Short text fragments from websites:
'''
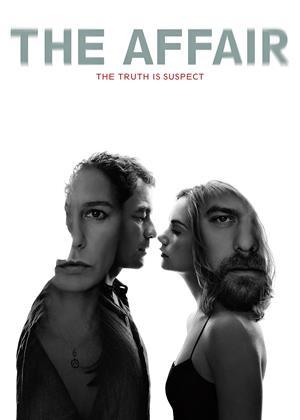 Rent The Affair Online DVD & Blu-ray Rental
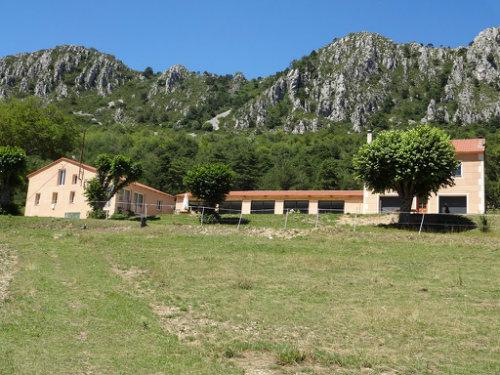 Gite Séranon - 6 people - holiday home  #42428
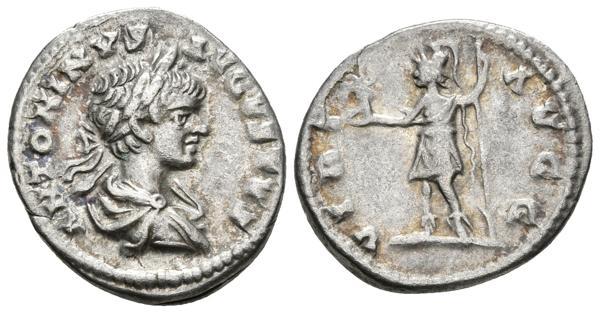 190 - Imperio Romano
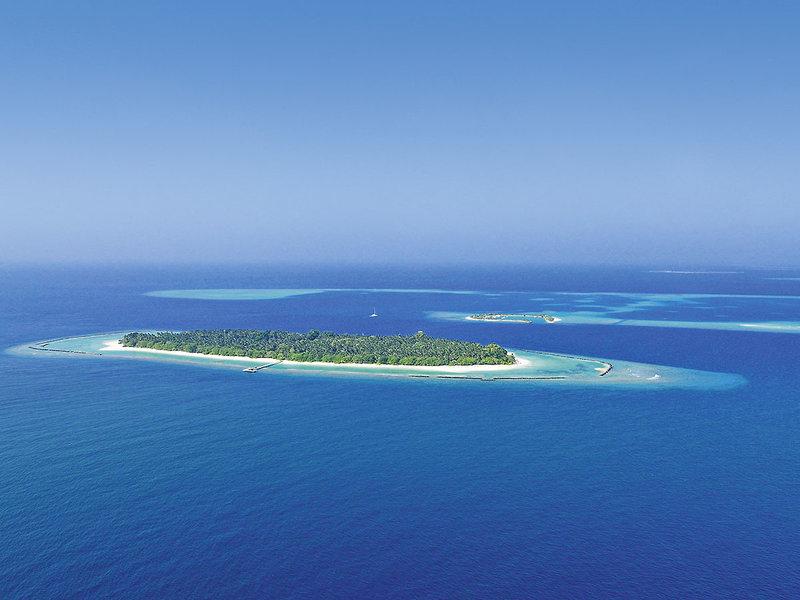 Royal Island Resort & Spa in Baa (Süd Maalhosmadulu) Atoll ab 1570 €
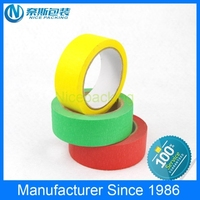 Factory price jumbo roll masking tape, masking tape base paper manufacturer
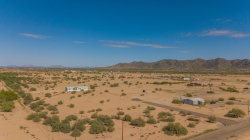 Photo of 16750 W Shedd Road, Lot B, Casa Grande, AZ 85193 (MLS # 5836022)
'''
=== TASK GOAL ===
Beginning with the line that contains "Royal Island Resort" and ending with the last line of the entries above, repeat each line exactly, but not the pictures.

=== EXERCISE ANSWER ===
 Royal Island Resort & Spa in Baa (Süd Maalhosmadulu) Atoll ab 1570 €
 Factory price jumbo roll masking tape, masking tape base paper manufacturer
 Photo of 16750 W Shedd Road, Lot B, Casa Grande, AZ 85193 (MLS # 5836022)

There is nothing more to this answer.